* _Supplied records_:
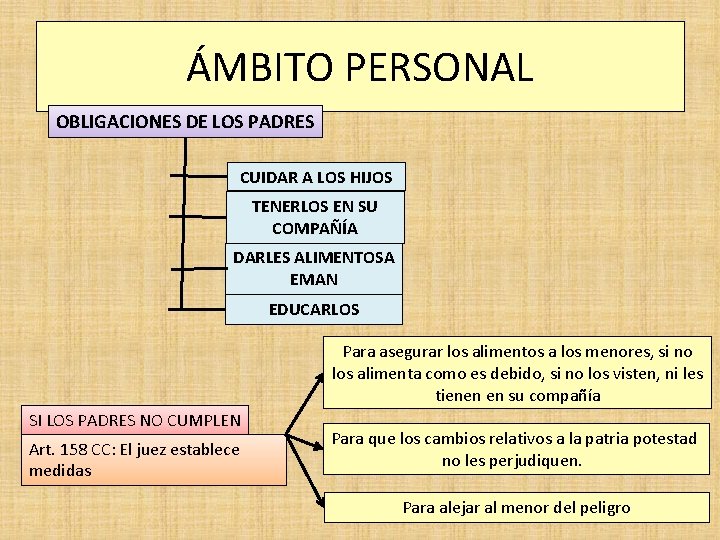 ÁMBITO PERSONAL

OBLIGACIONES DE LOS PADRES

CUIDAR A LOS HIJOS

TENERLOS EN SU COMPAÑÍA

DARLES ALIMENTOSA EMAN

EDUCARLOS

SI LOS PADRES NO CUMPLEN

Art. 158 CC: El juez establece medidas

Para asegurar los alimentos a los menores, si no los alimenta como es debido, si no los visten, ni les tienen en su compañía

Para que los cambios relativos a la patria potestad no les perjudiquen.

Para alejar al menor del peligro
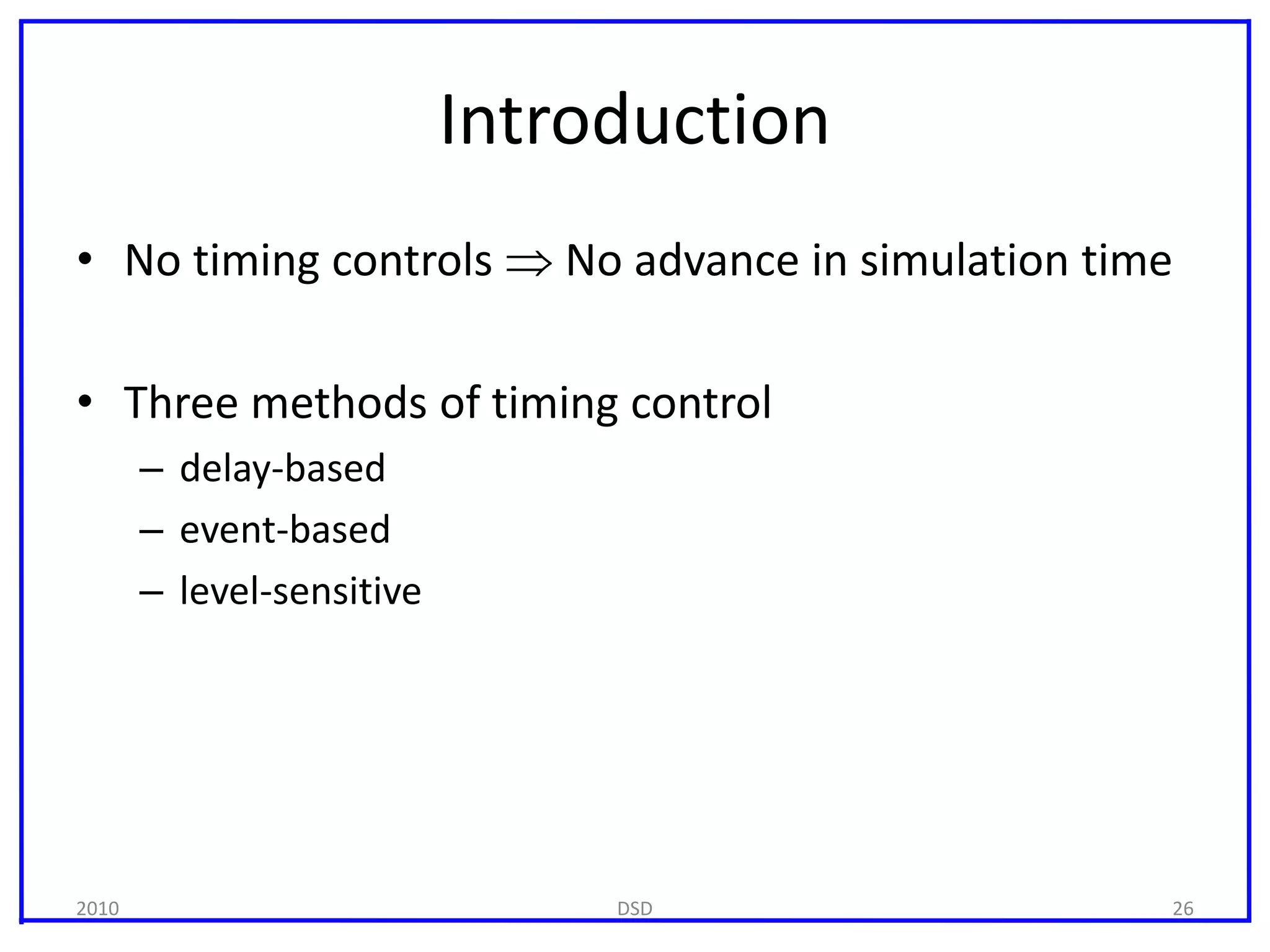 Introduction

• No timing controls $\Rightarrow$ No advance in simulation time

• Three methods of timing control
– delay-based
– event-based
– level-sensitive

2010 DSD 26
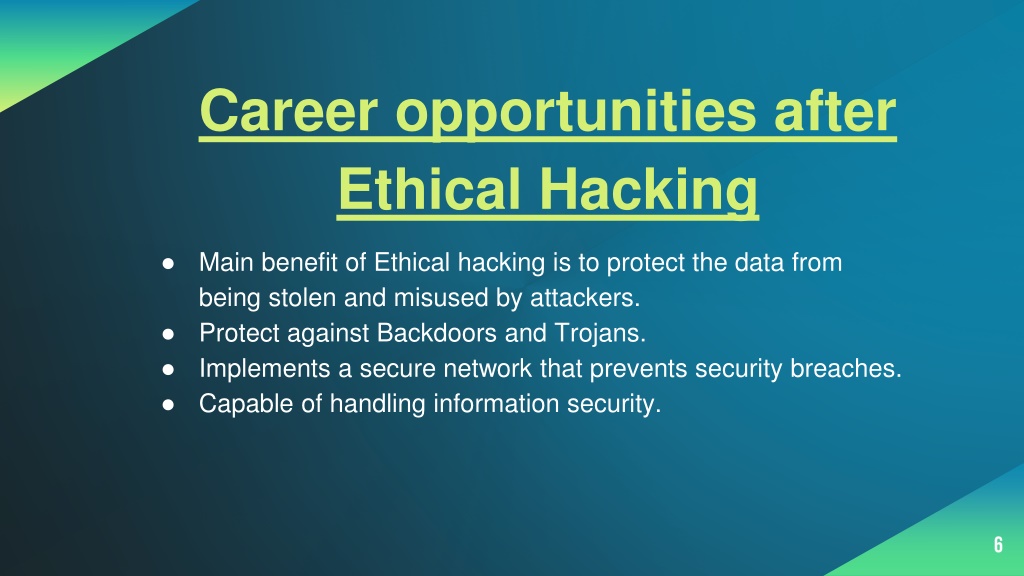 Career opportunities after Ethical Hacking

● Main benefit of Ethical hacking is to protect the data from being stolen and misused by attackers.
● Protect against Backdoors and Trojans.
● Implements a secure network that prevents security breaches.
● Capable of handling information security.

6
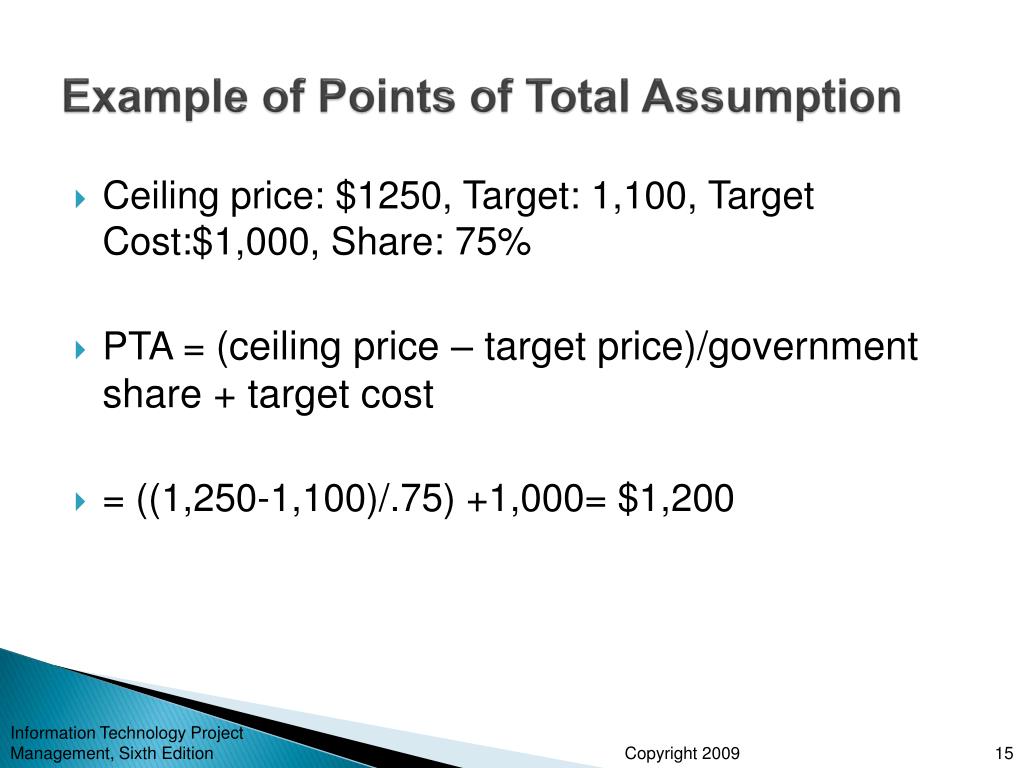 Example of Points of Total Assumption

Ceiling price: \$1250, Target: 1,100, Target Cost:\$1,000, Share: 75%

PTA = (ceiling price – target price)/government share + target cost

= ((1,250-1,100)/.75) +1,000= \$1,200

Information Technology Project Management, Sixth Edition

Copyright 2009

15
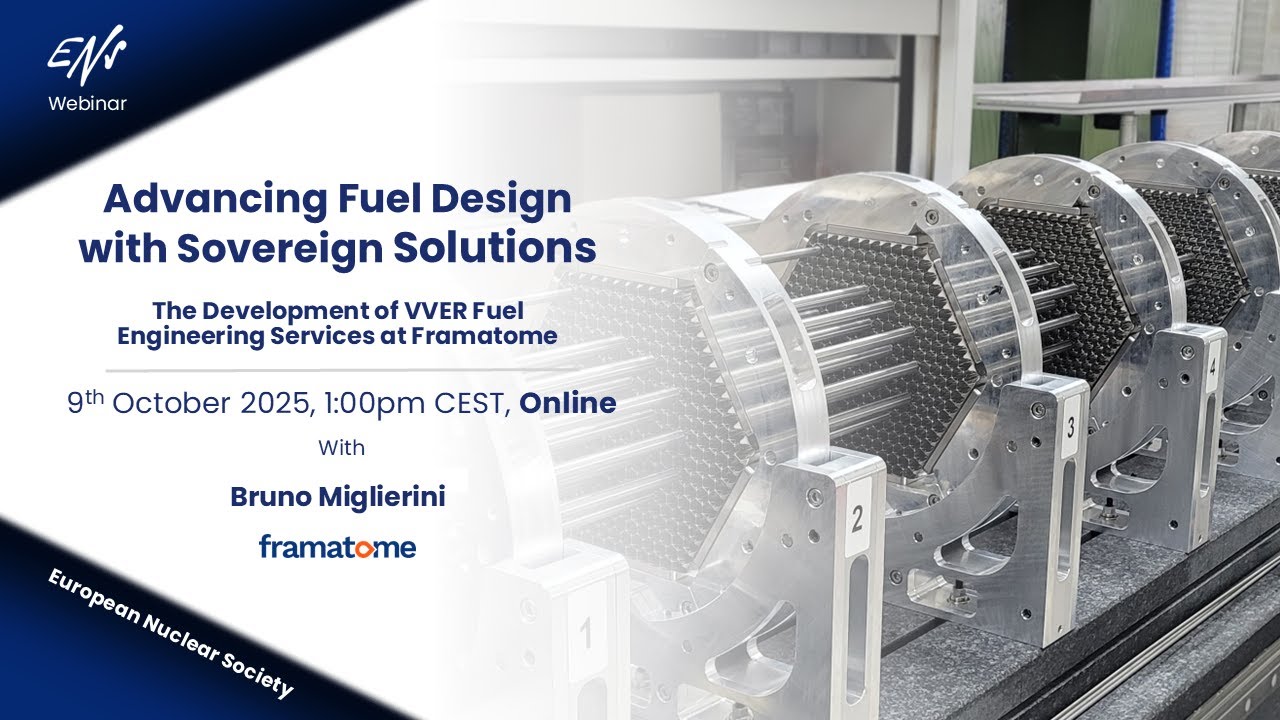 ENS
Webinar

Advancing Fuel Design with Sovereign Solutions

The Development of VVER Fuel Engineering Services at Framatome

9$^{th}$ October 2025, 1:00pm CEST, Online

With

Bruno Miglierini

framatome

European Nuclear Society

1

2

3

4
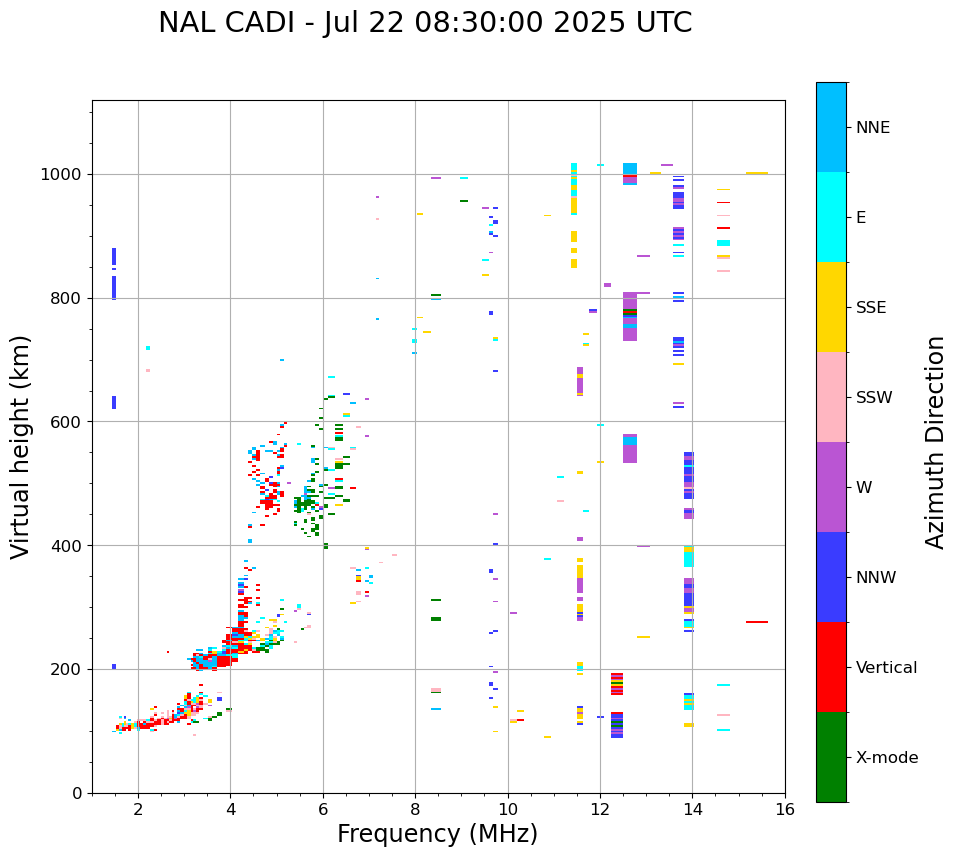 NAL CADI - Jul 22 08:30:00 2025 UTC

Virtual height (km)

1000
800
600
400
200
0

2
4
6
8
10
12
14
16

Frequency (MHz)

NNE
E
SSE
SSW
W
NNW
Vertical
X-mode

Azimuth Direction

* _Task prompt_:
Return only the lines that start at the line containing "NAL CADI - Jul 22 08:30:00 2025 UTC" and finish at the last line of the entries, exactly as written and without pictures.

* _Exercise output_:
 NAL CADI - Jul 22 08:30:00 2025 UTC

Virtual height (km)

1000
800
600
400
200
0

2
4
6
8
10
12
14
16

Frequency (MHz)

NNE
E
SSE
SSW
W
NNW
Vertical
X-mode

Azimuth Direction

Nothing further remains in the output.